Diffuse plate boundary regions are characterized by high deformation rates distributed over a wide zone. The correlation of seismic activity between faults in these regions is not yet well understood. The region between eastern California and western Nevada is part of such a diffuse plate boundary. The purpose of our work is to determine how faults in this region interact in terms of static stress transfer at different spatial and temporal scales. We calculated the evolution of Coulomb stress in space and time due to coseismic and postseismic static stress changes induced by large earthquakes during the last 1000 years. Our results show a pattern of coseismic static stress triggering among earthquakes in the study area, greatly amplified by posteseismic processes. Only two of the modeled events, the 1872 Mw = 7.8 Owens Valley and the 1915 Mw = 7.3 Pleasant Valley earthquakes, do not show any correlation with previous events within the region of study, but are likely connected instead to activity on the San Andreas fault and on other Basin and Range faults respectively. Most of the postseismic stress is relaxed during the first 250 years after the earthquake for most of the viscoelastic models we evaluated.
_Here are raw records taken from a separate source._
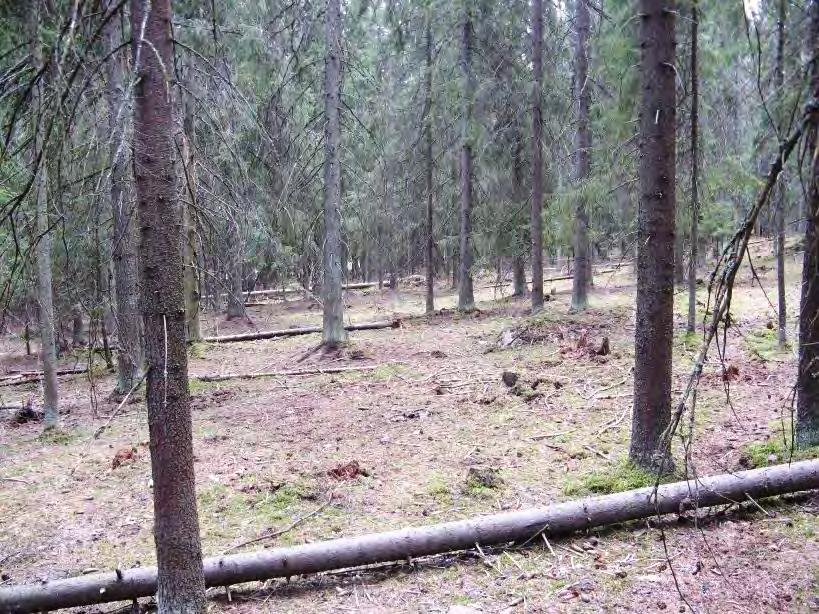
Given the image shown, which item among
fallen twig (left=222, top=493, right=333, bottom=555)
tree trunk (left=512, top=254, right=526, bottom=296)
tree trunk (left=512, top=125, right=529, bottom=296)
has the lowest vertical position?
fallen twig (left=222, top=493, right=333, bottom=555)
Finally, two large faults that do not have any historical ruptures, the White Mountains fault and the northern Death Valley fault, have accumulated a static stress load of 30 and 80 bars respectively, comparable to the expected stress drop in an average earthquake. These values have however been calculated assuming absence of earthquakes on these two faults for the last 1000 years. Further paleoseismological investigations are therefore required for these faults to constrain the age of the last event, as any events younger than 1000 years would significantly change the calculated stresses and therefore the expected time of occurrence of the next earthquake.